*WHAT IS REQUIRED*
Write out again, exactly, the lines below starting at the one with "2. Isothermal compressibility" and ending at the one with "3. Dielectric constant".

*INFORMATION*
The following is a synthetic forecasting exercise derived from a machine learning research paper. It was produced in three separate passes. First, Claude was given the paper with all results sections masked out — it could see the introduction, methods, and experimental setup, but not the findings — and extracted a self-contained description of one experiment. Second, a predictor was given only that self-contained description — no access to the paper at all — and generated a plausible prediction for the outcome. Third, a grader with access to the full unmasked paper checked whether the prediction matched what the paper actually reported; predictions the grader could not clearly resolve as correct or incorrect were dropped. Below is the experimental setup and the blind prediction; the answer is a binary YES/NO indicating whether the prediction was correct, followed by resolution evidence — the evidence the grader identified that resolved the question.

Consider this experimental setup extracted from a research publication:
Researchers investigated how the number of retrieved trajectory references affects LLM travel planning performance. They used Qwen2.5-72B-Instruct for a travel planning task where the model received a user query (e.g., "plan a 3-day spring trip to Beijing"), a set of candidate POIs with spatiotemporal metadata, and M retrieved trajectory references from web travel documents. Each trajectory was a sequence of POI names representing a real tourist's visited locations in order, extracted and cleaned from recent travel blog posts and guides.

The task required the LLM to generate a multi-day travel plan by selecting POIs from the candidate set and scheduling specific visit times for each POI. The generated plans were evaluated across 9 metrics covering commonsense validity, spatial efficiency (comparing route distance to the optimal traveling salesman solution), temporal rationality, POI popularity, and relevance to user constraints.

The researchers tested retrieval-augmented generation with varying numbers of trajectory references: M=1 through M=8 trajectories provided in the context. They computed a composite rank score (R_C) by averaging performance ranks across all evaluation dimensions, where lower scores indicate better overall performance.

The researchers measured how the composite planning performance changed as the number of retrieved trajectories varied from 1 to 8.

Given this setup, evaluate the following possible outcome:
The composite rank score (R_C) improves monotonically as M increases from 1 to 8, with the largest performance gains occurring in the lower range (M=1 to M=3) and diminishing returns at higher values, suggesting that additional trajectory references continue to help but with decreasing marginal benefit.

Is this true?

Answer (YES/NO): NO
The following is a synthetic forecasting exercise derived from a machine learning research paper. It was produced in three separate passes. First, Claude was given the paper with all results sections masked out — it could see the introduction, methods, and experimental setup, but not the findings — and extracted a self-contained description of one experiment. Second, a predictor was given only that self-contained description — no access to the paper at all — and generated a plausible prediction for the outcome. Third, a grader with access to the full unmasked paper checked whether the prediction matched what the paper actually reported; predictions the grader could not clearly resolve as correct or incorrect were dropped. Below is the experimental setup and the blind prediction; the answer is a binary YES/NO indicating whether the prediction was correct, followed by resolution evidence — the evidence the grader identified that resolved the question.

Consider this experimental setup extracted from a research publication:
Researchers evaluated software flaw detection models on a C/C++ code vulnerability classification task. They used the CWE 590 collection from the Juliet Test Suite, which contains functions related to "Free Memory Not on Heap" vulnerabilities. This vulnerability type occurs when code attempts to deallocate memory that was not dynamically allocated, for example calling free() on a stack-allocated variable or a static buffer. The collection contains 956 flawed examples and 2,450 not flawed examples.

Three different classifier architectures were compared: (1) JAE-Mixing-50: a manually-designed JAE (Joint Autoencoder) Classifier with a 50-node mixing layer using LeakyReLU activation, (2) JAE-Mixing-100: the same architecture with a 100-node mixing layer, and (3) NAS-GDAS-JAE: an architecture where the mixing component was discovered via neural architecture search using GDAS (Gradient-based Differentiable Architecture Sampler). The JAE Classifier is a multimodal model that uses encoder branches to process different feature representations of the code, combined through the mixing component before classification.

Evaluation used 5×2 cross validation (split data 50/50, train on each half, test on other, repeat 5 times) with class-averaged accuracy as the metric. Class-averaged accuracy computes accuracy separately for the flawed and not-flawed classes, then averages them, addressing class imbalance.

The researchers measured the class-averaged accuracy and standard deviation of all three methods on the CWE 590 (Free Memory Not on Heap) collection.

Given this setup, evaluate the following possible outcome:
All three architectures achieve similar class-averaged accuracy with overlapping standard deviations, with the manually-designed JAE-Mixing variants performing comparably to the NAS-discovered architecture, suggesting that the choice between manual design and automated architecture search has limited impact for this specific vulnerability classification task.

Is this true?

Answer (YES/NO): YES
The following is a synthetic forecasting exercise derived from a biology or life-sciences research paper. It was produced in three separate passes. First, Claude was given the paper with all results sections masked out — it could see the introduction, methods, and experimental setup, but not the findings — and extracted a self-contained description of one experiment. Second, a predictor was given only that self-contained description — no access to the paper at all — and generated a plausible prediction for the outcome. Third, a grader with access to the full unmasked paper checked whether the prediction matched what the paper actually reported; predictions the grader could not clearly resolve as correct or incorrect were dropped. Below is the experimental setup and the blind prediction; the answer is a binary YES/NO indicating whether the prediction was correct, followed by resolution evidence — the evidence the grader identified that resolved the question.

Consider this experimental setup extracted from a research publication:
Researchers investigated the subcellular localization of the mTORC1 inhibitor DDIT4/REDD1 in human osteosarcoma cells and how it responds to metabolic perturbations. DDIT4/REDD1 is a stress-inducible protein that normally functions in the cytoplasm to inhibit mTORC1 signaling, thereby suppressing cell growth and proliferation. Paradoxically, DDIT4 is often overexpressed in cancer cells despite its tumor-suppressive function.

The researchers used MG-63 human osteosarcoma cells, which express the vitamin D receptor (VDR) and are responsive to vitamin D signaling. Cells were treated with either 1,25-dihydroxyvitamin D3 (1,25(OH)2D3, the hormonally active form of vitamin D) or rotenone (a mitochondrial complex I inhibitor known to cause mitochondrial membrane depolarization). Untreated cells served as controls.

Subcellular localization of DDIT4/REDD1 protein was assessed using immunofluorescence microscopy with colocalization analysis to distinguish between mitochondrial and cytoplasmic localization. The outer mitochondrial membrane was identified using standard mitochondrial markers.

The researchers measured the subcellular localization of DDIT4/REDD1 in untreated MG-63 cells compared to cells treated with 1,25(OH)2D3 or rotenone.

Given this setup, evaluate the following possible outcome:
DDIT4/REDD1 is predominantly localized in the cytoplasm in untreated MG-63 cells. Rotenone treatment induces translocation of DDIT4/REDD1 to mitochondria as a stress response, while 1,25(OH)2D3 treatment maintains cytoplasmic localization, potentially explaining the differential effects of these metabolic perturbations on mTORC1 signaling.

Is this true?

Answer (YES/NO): NO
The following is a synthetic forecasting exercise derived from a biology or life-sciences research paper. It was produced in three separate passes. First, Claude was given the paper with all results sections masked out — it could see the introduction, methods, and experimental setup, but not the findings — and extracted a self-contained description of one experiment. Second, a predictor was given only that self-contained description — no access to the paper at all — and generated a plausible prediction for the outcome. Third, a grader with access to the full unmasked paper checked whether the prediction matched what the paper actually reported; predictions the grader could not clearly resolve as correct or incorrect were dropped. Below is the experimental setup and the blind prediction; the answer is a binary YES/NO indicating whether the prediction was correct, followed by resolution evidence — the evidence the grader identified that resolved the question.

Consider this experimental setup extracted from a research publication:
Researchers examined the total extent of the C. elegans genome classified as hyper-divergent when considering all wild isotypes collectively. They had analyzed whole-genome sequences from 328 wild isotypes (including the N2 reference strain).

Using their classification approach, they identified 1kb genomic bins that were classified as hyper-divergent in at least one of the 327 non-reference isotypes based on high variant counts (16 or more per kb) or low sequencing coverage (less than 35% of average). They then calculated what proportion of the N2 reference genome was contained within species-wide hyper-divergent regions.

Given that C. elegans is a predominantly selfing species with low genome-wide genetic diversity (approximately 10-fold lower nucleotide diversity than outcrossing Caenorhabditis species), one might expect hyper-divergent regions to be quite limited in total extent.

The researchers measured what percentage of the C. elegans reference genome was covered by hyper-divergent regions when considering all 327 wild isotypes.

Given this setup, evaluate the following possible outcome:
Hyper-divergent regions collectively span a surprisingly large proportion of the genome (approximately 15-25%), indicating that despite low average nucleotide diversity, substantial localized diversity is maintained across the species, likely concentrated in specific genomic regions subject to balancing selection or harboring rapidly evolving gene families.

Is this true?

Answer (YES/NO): YES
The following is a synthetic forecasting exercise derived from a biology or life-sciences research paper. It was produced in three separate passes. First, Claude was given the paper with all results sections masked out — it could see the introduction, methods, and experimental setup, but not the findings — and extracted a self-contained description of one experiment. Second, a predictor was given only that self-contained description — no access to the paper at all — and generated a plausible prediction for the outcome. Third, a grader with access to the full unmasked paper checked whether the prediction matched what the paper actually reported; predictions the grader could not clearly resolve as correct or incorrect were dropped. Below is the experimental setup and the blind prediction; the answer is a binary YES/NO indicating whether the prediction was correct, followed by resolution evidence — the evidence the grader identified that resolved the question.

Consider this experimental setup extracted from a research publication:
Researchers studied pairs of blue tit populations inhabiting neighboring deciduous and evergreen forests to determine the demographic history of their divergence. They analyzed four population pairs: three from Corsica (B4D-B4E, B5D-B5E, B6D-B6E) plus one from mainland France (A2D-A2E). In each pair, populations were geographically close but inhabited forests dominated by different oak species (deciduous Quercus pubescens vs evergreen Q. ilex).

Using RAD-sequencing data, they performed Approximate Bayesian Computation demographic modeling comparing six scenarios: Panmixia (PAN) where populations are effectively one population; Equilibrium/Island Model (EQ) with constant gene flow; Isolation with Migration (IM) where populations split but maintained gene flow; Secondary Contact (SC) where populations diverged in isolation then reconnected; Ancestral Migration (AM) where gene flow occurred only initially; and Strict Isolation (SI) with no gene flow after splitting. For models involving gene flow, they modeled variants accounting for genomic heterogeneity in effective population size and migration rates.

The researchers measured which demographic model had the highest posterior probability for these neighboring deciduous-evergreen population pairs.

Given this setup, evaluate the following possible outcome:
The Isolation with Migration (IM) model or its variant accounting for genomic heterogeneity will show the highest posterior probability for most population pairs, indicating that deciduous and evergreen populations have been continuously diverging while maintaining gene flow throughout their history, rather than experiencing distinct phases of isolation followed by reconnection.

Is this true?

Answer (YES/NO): NO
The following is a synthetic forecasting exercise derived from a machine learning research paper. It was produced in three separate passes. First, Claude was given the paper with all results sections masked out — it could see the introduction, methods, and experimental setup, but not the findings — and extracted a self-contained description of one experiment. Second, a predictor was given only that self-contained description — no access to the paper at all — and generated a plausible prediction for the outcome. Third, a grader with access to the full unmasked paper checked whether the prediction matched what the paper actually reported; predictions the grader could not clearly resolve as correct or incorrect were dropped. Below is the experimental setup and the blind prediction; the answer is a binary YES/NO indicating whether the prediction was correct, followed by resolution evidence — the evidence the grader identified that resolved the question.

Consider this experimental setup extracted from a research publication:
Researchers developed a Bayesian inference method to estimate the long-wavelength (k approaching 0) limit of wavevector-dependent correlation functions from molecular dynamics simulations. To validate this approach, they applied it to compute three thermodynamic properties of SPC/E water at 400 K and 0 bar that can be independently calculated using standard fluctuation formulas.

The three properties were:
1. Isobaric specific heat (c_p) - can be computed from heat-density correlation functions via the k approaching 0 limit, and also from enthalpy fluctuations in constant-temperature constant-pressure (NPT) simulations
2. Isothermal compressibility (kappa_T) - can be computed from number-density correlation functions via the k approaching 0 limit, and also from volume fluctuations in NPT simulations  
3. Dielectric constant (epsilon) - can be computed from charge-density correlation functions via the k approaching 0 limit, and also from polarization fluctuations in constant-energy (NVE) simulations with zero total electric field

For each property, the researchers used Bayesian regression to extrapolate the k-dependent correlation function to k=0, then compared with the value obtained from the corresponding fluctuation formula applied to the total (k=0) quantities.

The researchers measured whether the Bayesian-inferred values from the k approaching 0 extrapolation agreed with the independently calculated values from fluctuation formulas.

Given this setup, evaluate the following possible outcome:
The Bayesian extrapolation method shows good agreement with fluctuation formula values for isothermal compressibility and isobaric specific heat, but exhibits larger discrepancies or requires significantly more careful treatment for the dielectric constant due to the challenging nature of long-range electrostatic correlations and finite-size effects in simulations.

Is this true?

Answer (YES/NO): NO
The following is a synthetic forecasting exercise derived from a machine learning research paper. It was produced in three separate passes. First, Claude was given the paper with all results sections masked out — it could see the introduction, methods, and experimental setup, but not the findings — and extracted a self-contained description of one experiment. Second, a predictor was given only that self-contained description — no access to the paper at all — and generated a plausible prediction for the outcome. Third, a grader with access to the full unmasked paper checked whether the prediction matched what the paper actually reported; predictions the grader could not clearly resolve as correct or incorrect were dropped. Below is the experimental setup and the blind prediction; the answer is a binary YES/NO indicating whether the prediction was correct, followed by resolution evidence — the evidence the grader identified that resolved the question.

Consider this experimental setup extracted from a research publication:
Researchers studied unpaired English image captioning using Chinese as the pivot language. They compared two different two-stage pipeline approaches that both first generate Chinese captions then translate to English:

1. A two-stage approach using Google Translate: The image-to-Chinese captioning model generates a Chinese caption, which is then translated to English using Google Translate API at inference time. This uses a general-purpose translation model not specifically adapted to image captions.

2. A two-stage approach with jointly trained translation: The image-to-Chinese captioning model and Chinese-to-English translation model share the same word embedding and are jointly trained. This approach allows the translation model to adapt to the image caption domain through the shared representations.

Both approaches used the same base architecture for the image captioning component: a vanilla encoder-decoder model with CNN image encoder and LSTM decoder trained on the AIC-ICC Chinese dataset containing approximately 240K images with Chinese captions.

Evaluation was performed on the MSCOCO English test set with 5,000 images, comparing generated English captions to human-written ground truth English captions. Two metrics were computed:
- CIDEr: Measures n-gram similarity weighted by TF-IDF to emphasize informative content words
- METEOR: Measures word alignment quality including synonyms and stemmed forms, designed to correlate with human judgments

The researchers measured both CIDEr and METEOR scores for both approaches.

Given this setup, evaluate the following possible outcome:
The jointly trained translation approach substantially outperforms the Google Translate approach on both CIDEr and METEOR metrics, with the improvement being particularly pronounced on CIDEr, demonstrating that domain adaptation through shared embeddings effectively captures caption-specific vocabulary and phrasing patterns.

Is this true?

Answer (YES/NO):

*RESPONSE BOX*
2. Isothermal compressibility (kappa_T) - can be computed from number-density correlation functions via the k approaching 0 limit, and also from volume fluctuations in NPT simulations  
3. Dielectric constant (epsilon) - can be computed from charge-density correlation functions via the k approaching 0 limit, and also from polarization fluctuations in constant-energy (NVE) simulations with zero total electric field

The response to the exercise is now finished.